Landline – Director Gillian Robespierre and star Jenny Slate, who’s Obvious Child is one of the better Hollywood romantic comedies of this decade, reunite for this film about two sisters who discover their father is having an affair.

Wind River – Hell or High Water writer Taylor Sheridan directs this backwoods policier with Jeremy Renner and Elizabeth Olson investigating a murder in snowy Wyoming.

Brainstorm – Douglas Trumbell’s 1983 mind-bender starring Christopher Walken and Louise Fletcher as scientists attempting to keep their brain-recording virtual reality device from the military.

Love and Duty – Archival presentation featuring Ruan Lingyu, one of the greatest of all silent film stars, in a romantic melodrama directed by Bu Wancang. With live piano accompaniment by Donald Sosin.

Columbus – Video essayist and critic Kogonada’s debut feature stars John Cho and Haley Lu Richardson a couple who meet and travel through Columbus, Indiana.

Nocturama – Director Bertand Bonello’s film about young leftist terrorists hanging out in a shopping mall.

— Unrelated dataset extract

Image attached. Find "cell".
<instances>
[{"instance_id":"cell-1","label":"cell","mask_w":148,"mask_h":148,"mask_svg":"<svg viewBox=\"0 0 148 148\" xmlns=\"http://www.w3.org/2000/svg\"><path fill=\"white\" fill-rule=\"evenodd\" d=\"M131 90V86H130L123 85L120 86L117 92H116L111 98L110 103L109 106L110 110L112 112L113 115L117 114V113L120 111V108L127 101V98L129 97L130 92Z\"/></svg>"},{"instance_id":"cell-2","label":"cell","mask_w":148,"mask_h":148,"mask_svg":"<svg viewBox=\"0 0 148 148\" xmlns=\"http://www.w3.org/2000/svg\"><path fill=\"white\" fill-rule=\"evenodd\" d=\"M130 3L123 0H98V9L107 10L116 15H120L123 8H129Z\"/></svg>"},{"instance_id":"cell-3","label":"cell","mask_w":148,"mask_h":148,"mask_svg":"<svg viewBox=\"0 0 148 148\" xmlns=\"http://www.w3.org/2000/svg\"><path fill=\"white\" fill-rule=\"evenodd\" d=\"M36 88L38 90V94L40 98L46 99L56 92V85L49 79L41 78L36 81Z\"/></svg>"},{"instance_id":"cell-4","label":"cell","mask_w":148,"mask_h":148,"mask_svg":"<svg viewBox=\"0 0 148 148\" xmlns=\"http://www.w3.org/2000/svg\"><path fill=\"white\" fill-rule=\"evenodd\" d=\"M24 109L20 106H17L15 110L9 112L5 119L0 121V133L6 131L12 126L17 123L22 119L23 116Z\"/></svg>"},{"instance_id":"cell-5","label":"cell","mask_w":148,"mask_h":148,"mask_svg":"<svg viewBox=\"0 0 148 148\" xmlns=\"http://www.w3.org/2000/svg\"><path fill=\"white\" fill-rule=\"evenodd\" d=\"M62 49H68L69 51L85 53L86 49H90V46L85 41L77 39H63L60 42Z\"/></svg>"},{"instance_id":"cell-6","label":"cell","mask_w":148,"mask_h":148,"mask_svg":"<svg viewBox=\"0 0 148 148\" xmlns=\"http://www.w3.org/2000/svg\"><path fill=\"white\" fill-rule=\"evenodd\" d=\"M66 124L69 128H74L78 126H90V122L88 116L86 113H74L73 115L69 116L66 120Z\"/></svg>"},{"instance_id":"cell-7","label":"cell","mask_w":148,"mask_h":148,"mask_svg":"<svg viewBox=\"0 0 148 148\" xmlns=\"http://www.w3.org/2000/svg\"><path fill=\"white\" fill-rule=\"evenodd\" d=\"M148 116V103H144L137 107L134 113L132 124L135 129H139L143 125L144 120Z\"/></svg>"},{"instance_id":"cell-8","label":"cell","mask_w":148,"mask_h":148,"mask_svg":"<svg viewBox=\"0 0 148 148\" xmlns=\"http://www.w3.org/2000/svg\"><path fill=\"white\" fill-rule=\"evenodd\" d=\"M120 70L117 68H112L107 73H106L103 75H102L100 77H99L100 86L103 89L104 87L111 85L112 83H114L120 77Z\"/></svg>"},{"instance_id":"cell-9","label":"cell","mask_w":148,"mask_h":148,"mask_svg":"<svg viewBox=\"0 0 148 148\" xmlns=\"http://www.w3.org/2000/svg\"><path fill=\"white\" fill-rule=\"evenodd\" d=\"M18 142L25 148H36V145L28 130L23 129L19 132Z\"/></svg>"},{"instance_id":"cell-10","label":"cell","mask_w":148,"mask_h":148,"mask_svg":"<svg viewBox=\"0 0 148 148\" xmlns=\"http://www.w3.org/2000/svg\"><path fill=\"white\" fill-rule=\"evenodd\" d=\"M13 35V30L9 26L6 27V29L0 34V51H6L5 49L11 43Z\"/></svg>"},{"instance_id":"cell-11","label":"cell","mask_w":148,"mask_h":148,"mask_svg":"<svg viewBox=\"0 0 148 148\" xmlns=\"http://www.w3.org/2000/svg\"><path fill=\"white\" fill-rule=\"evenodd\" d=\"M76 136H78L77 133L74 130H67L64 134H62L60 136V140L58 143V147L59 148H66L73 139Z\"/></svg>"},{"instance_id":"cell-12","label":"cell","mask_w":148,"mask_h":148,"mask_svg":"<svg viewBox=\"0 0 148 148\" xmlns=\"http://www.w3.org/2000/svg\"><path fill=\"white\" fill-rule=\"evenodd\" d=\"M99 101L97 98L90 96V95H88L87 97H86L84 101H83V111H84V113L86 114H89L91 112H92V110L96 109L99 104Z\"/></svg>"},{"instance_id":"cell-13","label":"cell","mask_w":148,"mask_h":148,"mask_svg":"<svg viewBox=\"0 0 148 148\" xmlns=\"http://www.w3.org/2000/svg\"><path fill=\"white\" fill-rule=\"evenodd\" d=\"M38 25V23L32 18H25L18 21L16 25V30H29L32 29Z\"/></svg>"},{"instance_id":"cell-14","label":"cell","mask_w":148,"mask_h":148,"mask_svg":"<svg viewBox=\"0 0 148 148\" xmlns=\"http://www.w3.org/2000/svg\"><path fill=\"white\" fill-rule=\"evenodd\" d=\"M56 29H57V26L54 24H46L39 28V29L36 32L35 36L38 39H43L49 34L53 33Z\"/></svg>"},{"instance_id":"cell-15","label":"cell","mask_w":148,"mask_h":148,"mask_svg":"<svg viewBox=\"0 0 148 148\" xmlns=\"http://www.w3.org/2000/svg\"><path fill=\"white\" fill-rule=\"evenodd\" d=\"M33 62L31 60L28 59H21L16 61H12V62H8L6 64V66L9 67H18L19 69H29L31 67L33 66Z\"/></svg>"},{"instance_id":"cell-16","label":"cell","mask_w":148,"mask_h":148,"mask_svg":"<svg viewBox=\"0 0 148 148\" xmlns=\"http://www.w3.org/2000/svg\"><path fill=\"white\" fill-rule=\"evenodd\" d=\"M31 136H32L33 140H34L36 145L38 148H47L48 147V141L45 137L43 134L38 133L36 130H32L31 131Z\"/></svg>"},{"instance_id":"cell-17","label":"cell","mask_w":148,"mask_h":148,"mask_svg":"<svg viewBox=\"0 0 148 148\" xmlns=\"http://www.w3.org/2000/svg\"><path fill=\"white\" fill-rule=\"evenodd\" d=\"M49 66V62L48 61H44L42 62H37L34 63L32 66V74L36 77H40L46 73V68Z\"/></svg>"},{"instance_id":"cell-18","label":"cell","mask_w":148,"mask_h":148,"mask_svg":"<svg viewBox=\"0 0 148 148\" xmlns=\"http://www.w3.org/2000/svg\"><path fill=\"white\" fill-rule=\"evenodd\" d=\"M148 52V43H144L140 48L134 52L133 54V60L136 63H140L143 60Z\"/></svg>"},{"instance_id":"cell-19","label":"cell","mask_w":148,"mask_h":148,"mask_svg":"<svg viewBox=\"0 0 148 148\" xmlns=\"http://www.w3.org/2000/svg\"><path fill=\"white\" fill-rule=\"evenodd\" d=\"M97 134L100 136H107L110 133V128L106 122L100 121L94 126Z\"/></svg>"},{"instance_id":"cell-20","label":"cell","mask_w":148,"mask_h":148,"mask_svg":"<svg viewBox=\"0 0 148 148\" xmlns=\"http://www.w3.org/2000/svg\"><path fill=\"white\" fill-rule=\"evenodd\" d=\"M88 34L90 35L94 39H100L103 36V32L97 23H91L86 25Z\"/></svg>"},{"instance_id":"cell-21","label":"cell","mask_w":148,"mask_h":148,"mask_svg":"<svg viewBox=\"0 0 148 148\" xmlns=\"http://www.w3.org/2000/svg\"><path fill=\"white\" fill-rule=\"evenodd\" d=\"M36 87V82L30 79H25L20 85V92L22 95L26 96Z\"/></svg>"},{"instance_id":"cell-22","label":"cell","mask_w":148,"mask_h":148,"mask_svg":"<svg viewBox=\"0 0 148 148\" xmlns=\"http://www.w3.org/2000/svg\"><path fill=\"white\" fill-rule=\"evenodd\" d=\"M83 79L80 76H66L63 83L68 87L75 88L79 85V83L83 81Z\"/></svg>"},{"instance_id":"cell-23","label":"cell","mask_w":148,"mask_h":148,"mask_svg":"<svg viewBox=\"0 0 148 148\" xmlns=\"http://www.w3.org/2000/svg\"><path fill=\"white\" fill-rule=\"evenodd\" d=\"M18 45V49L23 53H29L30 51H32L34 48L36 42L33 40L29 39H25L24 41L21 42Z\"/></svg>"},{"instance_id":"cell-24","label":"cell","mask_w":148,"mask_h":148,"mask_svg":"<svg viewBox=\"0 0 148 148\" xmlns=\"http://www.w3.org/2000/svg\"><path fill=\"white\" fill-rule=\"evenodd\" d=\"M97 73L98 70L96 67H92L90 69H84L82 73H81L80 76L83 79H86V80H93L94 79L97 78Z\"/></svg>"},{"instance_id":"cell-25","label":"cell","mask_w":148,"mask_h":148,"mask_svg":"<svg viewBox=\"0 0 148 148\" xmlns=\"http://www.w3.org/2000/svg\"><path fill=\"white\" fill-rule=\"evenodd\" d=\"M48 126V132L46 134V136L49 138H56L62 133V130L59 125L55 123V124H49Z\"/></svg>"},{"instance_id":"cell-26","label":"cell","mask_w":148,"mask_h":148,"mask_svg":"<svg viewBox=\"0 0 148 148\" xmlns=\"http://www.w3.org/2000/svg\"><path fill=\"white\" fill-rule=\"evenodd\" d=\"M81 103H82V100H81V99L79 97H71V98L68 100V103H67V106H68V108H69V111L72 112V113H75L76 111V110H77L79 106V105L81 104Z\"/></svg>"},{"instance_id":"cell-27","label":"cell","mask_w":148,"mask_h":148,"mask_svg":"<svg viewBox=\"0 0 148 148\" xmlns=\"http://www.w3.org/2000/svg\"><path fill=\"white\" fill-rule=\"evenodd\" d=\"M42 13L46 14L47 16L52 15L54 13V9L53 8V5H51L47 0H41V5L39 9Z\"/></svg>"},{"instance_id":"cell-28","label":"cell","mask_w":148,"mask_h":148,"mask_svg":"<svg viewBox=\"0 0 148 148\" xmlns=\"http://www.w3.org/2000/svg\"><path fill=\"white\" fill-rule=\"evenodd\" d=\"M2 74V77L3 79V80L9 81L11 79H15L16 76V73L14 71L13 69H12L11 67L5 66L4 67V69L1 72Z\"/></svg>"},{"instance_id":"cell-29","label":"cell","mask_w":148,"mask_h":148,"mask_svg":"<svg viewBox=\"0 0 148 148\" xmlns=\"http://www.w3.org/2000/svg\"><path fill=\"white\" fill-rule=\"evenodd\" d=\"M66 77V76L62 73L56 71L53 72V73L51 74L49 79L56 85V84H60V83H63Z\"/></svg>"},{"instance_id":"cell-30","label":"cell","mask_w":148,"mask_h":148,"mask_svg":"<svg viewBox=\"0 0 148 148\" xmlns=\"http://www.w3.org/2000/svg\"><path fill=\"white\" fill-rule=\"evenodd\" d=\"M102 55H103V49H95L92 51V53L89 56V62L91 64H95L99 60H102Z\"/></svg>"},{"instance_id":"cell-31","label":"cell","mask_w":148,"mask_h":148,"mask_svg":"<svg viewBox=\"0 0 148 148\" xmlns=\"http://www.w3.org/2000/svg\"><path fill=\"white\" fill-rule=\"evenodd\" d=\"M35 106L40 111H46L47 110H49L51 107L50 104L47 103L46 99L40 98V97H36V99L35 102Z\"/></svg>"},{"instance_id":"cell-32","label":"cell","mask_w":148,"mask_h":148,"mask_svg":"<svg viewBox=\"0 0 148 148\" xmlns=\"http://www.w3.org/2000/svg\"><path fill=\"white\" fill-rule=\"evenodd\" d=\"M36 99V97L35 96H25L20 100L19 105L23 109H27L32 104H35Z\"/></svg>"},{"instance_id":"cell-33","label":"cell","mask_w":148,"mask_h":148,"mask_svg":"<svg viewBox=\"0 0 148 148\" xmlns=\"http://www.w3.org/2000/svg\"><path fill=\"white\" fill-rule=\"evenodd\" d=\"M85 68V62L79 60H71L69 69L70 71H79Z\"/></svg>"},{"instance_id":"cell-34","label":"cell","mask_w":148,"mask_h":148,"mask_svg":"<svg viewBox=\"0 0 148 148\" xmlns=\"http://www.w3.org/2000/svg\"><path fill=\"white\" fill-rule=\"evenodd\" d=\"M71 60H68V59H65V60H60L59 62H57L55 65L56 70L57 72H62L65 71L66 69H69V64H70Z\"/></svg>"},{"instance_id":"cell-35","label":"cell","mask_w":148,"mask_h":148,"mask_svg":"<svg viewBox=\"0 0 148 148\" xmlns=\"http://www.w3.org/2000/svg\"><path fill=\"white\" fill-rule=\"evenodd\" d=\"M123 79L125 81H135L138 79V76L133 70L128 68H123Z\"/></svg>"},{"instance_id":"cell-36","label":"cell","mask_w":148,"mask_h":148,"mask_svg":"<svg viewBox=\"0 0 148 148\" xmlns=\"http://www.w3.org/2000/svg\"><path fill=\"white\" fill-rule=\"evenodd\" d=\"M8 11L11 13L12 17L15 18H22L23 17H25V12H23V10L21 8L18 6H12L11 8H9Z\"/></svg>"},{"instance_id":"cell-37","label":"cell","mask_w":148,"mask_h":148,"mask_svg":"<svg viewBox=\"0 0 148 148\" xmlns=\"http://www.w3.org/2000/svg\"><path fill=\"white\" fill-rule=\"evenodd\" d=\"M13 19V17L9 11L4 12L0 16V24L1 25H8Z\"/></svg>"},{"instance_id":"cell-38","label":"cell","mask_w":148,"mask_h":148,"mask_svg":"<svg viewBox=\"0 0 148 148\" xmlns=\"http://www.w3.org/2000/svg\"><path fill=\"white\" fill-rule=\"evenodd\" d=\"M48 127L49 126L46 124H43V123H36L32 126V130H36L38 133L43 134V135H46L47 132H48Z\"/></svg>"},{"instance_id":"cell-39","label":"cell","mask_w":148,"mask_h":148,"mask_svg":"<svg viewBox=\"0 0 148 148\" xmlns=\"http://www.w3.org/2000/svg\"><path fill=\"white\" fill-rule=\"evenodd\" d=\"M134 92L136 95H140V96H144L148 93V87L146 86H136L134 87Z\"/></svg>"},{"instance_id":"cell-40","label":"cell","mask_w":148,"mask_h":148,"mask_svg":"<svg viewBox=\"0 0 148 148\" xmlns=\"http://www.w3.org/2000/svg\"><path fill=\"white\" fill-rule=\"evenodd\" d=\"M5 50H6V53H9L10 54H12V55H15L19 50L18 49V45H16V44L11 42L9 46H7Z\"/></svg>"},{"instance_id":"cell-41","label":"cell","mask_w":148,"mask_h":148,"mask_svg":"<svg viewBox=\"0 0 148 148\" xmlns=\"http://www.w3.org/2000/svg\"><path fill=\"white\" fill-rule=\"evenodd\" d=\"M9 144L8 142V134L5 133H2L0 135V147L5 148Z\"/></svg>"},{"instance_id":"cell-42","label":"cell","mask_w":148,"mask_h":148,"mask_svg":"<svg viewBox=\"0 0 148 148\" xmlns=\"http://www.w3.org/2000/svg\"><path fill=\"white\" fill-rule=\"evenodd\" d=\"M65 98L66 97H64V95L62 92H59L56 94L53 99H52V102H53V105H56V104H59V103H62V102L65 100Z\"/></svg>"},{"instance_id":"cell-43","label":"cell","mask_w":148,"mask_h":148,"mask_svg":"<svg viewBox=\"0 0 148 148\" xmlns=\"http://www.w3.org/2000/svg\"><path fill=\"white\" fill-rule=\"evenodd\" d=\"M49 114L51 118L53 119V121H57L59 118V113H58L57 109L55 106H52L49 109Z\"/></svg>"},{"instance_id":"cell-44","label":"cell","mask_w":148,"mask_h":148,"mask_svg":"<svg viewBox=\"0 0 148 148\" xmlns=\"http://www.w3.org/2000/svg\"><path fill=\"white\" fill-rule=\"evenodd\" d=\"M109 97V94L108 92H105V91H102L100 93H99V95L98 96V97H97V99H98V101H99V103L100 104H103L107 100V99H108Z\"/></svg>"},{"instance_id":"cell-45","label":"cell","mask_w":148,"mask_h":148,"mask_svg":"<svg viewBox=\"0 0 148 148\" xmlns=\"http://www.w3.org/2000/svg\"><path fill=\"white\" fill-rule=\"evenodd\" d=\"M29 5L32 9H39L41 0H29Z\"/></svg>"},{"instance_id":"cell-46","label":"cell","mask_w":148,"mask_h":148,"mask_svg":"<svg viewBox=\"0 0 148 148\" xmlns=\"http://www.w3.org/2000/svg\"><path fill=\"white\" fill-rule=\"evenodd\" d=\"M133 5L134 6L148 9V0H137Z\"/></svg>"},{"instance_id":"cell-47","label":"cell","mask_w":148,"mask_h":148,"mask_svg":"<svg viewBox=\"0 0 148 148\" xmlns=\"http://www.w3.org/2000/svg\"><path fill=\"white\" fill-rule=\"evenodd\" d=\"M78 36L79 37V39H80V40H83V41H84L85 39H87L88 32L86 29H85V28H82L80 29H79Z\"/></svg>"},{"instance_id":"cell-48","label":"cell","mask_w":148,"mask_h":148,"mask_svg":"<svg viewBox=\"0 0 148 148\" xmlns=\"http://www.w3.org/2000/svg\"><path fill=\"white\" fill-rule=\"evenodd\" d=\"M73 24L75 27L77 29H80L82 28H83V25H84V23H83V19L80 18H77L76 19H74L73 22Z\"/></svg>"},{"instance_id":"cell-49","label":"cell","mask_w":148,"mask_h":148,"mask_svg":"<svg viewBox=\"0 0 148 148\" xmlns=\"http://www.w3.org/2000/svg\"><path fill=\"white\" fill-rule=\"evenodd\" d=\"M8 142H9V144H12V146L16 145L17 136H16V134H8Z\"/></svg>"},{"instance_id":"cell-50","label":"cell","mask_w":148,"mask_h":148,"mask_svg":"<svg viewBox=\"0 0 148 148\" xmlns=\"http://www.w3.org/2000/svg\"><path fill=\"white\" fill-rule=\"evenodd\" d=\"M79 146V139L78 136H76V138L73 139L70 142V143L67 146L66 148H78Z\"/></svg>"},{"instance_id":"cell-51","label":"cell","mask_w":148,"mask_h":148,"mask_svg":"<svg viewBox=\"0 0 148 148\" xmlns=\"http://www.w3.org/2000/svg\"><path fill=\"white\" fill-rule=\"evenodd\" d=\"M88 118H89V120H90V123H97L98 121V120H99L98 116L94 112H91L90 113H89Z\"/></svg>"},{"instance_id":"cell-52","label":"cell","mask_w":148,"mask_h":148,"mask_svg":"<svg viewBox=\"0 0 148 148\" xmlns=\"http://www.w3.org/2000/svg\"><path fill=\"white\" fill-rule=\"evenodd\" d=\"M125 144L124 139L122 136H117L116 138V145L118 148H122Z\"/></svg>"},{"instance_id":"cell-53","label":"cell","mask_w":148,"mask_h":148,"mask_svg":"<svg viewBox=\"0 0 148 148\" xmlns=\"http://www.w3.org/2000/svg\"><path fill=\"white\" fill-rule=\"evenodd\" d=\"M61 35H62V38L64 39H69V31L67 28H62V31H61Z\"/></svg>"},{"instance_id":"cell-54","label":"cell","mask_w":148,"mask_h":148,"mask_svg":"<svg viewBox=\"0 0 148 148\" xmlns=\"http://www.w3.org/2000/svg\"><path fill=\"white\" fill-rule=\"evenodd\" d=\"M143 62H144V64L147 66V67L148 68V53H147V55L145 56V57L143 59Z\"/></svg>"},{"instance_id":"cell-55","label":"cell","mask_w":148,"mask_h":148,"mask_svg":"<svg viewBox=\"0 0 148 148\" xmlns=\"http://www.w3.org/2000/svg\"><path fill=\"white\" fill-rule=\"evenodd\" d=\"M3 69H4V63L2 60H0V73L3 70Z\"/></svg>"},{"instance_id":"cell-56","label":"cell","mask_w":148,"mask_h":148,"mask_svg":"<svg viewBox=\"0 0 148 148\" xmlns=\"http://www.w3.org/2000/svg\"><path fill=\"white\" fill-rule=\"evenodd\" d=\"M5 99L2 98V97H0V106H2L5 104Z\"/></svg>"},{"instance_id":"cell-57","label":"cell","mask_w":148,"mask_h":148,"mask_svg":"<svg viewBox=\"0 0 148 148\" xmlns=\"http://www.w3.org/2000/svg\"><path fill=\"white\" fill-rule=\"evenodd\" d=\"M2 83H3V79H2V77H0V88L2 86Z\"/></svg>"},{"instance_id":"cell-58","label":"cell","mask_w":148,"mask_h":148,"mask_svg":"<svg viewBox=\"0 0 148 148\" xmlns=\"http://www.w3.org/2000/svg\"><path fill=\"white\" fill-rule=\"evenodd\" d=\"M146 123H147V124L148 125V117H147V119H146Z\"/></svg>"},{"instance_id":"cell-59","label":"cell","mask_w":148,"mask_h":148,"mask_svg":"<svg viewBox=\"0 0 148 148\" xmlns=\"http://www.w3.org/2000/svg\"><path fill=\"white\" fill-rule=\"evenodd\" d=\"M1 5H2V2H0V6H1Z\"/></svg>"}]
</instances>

The Frances Farmer Show #12: SIFF 2017 Part One


Halfway through the 2017 Seattle International Film Festival, Sean, Melissa, Evan and Ryan get together to talk about what they’ve seen, what they liked, didn’t like and are looking forward to as the festival moves into its final two weeks. Film discussed include: Yourself and Yours, Person to Person, Sami Blood, Searchers, Dawson City: Frozen Time, Knife in the Clear Water, Beach Rats, Maurice, Vampire Cleanup department, Cook Up a Storm, God of War, By the Time it Gets Dark, The Unknown Girl, Finding Kukan, and Bad Black.

You can listen to the show by downloading it directly, or by subscribing on iTunes or the podcast player of your choice.

SIFF 2017: Person to Person (Dustin Guy Defa, 2017)

Person to Person

Note: as this film is under embargo until its release in the Seattle area, here are exactly 75 words.

A self-consciously NYC network movie, Person to Person follows five loosely tied plot strands over the course of a single day in the Big Apple. Whether it be a crime investigation, a moment of self-discovery, or the chase for a rare vinyl, Defa manages to find the sweet and lovely in every close-up and every little character moment, precisely jumping around in a characteristically lived-in city. It’s clear-eyed and wonderfully executed with gentle precision.

SIFF 2017: God of War (Gordon Chan, 2017)


Note: as this film is under embargo until its release in the Seattle area, here are exactly 75 words.

It’s the King Hu film I can never quite remember, The Valiant Ones, remade as PRC propaganda, all national, class and gender unity in the face of foreign aggressors (in this case: samurai masquerading as pirates in Ming China). The action is mostly very good, but there isn’t nearly enough Sammo Hung and Vincent Zhao (The Blade) weirdly looks like Jimmy Fallon now. Veteran kung fu/ninja star Yasuaki Kurata is exceptional as the samurai leader.